Shawn, Guide _can_ display asteroid occultation paths with
wonderful accuracy. But you do have to go to a lot of effort
to do it.

Just using MPCORB will fail on several counts. You really
need an orbit based on highly accurate astrometry in the Hipparcos
reference frame. The FASTT program at the Naval Observatory in
Flagstaff, Arizona produces most of this data; I occasionally
get some from folks at Table Mountain as well. You use this
highly-accurate data, plus occasionally some older, less
accurate observations to increase the baseline, and compute
an orbit with an epoch close to that of the event. (MPCORB
can be as much as 100 days away from "the present", because
its epoch changes at 200-day intervals.
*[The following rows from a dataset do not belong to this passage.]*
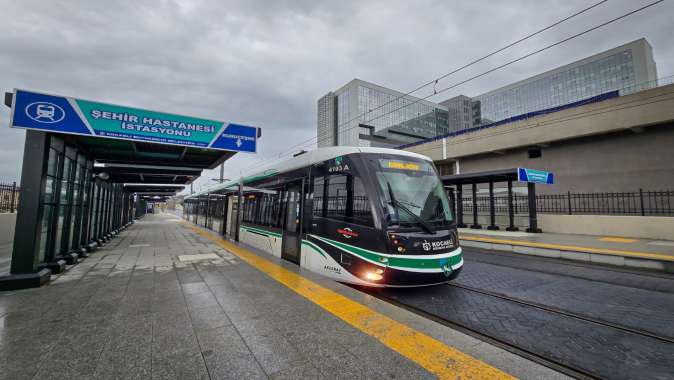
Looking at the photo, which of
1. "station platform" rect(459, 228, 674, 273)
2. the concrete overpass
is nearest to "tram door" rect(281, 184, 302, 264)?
"station platform" rect(459, 228, 674, 273)

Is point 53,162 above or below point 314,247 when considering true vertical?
above

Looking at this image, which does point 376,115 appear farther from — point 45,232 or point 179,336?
point 179,336

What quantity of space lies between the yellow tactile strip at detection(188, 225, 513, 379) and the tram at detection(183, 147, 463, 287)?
0.83 meters

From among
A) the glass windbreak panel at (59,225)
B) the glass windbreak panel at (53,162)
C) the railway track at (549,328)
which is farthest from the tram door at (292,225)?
the glass windbreak panel at (59,225)

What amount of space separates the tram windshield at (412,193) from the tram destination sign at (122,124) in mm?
4646

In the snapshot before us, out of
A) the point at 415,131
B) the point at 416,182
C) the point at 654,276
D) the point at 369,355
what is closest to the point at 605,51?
the point at 415,131

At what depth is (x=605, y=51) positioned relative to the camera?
49781 mm

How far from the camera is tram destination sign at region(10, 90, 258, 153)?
4969mm

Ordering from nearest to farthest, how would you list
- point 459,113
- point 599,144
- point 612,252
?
point 612,252 → point 599,144 → point 459,113

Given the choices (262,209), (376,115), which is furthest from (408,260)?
(376,115)

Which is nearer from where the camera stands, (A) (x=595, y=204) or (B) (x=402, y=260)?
(B) (x=402, y=260)

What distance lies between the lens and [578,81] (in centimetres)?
5581

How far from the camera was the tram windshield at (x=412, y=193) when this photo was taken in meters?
4.88

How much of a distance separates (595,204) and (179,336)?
76.6ft
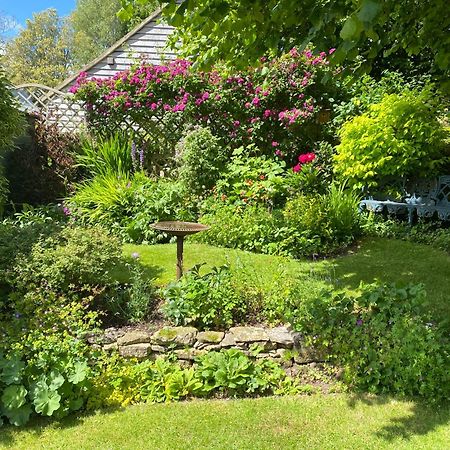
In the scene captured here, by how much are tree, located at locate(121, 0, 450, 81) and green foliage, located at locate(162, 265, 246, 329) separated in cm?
192

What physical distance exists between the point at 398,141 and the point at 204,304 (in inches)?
183

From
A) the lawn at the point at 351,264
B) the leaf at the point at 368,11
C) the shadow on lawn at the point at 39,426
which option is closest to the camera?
the leaf at the point at 368,11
You can be ignoring
up to 100 days of perturbations.)

Some people have taken FASTT/Table Mountain astrometry,
run it through Find_Orb, gotten elements, and fed them into
Guide. At that point, the asteroid is OK. I just did it,
and got the following orbit:

Orbital elements:
(431)
Perihelion 2001 Nov 2.801867 TT
Epoch 2002 Nov 3.0 TT = JDT 2452581.5
M 64.98617 (2000.0) P Q
n 0.17794772 Peri. 212.38111 0.86420774 0.50233804
a 3.1304571 Node 117.43880 -0.01567355 -0.02471558
e 0.1783031 Incl. 1.82796 0.54544401 1.80365084
P 5.54 H 9.0 G 0.15 q 2.5722868
From 87 observations 1998 Feb. 24-2002 Oct. 30; RMS error 0.148 arcseconds

Save the above elements to a file, and use "Extras... Add MPC
Comets/Asteroids", and the elements will be imported and the
revised object shown. (Click for 'more info' on it, and you'll
see that the epoch is 3 November.)

Your next problem is usually the star, but in this case, it's
a HIP star with a nice, solid position. You can right-click on
the star, then on the asteroid, then on "Extras... Show
Eclipse", and get a "right" path. Add markings at 15-second
intervals, and you get...

http://www.projectpluto.com/nephele.png

This one runs about 1/3 path north of Steve Preston's result
(mentioned in your post) and about 15 seconds "early" relative to
his result. Steve has probably included some older observations
and done some better filtering of bad observations, and you should
take the path on his site in preference to the one I just hastily
computed. (Steve ran some tests comparing OCCULT, his
program of choice, with Guide, using identical data. The programs
are in decent agreement, though there are differences of up to a
few kilometers that we've not puzzled out yet. We can't even say
which program is wrong.)

It looks as if both you (in Nashville) and me (in Maine) have
some chance of observing this event.